#### Records for the exercise:
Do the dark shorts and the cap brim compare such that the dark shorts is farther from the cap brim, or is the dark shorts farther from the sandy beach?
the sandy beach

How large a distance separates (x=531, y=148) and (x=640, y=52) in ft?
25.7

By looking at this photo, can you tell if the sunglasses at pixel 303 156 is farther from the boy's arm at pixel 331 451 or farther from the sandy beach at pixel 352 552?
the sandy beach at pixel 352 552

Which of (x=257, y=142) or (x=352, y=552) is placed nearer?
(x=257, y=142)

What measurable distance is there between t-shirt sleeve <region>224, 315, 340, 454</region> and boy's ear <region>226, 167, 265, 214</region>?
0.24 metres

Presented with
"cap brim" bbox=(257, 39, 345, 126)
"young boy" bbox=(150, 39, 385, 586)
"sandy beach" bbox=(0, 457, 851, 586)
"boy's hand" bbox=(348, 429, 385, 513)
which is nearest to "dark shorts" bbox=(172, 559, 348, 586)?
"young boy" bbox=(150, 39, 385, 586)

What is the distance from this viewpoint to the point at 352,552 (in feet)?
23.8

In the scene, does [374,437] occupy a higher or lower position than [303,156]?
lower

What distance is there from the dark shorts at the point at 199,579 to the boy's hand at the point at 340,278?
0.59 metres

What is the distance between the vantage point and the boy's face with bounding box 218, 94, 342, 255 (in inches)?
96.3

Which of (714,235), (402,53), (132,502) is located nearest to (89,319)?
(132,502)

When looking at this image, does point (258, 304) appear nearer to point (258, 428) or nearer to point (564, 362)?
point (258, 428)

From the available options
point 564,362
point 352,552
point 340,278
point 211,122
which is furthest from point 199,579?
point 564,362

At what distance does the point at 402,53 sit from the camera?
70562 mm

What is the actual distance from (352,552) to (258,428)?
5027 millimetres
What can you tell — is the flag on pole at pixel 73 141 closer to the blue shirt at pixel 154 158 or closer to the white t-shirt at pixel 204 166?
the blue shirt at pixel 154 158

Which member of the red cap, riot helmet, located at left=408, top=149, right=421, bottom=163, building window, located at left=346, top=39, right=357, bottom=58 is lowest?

#### Requirement:
Can you turn the rows above, from the line containing "What is the distance from" down to the line containing "0.59 metres", into a JSON list of strings with one string per line and no blank lines?

#### Problem solution:
[
  "What is the distance from this viewpoint to the point at 352,552 (in feet)?",
  "23.8",
  "In the scene, does [374,437] occupy a higher or lower position than [303,156]?",
  "lower",
  "What distance is there from the dark shorts at the point at 199,579 to the boy's hand at the point at 340,278?",
  "0.59 metres"
]